Brockhurst’s concern over the duplication of chapters on bees provides a starting point from which to examine this apparent anomaly from a thirteenth-century clerical point of view. The image of the bee has an important unifying role in the work as a whole, and Bartholomew’s attention to it is significant for our understanding of the work. In the first place, they were ubiquitous domestic creatures with an important economic role in lay community and monastery.[4] Debra Hassig notes in her study of twelfth-century English bestiary manuscripts that in medieval England ‘every monastery and abbey had its own apiary, and many of the peasants who worked or rented Church lands also kept bees in order to pay part of their yearly rent in wax’.[5]
Buzzing about the meadows and vineyards, communally producing honey and wax for the careful apiarist, the bee is palpably an orderly, useful creature within a disciplined community of its own. Hassig finds that the communal bee could serve in the Middle Ages as an ideal type of civic order and usefulness, capable of extension into a range of associated ideas.

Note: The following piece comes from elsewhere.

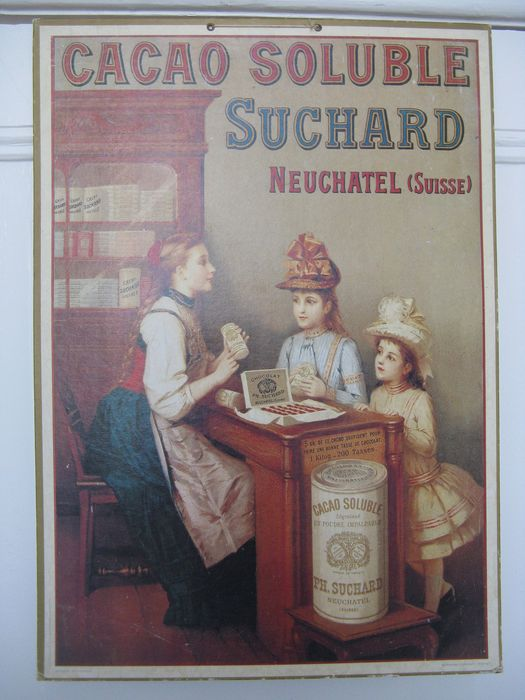 Antique Advertising Plate Cacao Soluble Paris - Cardboard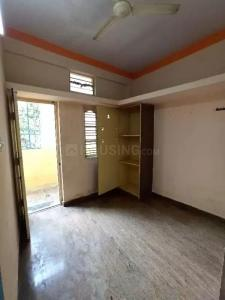 Gallery Cover Image of 550 Sq.ft 1 BHK Independent House for rent in Nagadevana Halli for 7500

The bestiary texts and illustrations emphasise the bee’s associations of orderliness, organisation and a fair division of labour, while the communal ideal represented by the beehive describes a monastic situation of freedom in Christ under the lordship of the abbot, collecting the honey from flowers identified as the love of God. Bees as tractable producers of real honey and church candle-wax readily connoted an ideal of moral and civic order and utilitas, while their apparent sexlessness also signified chastity and the Virgin Mary.[6] Ivan Illich, in his study of Hugh of St Victor’s treatise on monastic reading, Didascalicon (c.1128), states that ‘since Christian antiquity, metaphors for spiritual experiences taken from the language of bee-keeping appear whenever new communities of monks grow out of old hermitages’.[7] Michael Twomey lists among the major encyclopaedias of the Middle Ages Bonum universale de apibus, 'the definitive medieval study of bees, which develops an extended allegory of spiritual authority'.[8]

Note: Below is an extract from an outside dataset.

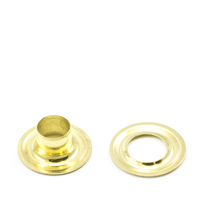 Grommet with Plain Washer #1J Brass 9/32' 1-gr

According to Neil Hathaway, these major encyclopaedias are themselves justified in the very etymology of the term compilatio, which derives from pilare, ‘to pillage’. Hathaway points out that Macrobius had expressed the idea of the moral usefulness of abstracting from others' works through an analogy with bees, nectar-gathering from others’ fields: ‘We should in a way imitate the bees which ... pluck the flowers, and then whatever they are wont to bring back they divide up into the honeycomb, changing the varied liquor into one flavor by a certain mixture.’ Here then are bees serving an allegorical and didactic purpose early in the medieval period. Hathaway argues that the analogy shed its pejorative associations with stealing as Christian writers, notably St Jerome, made use of it.[9] Hathaway’s study indicates that by Bartholomew’s time compilation was acknowledged as a useful didactic method that brought together, and made available, nourishing and palatable teachings already in existence.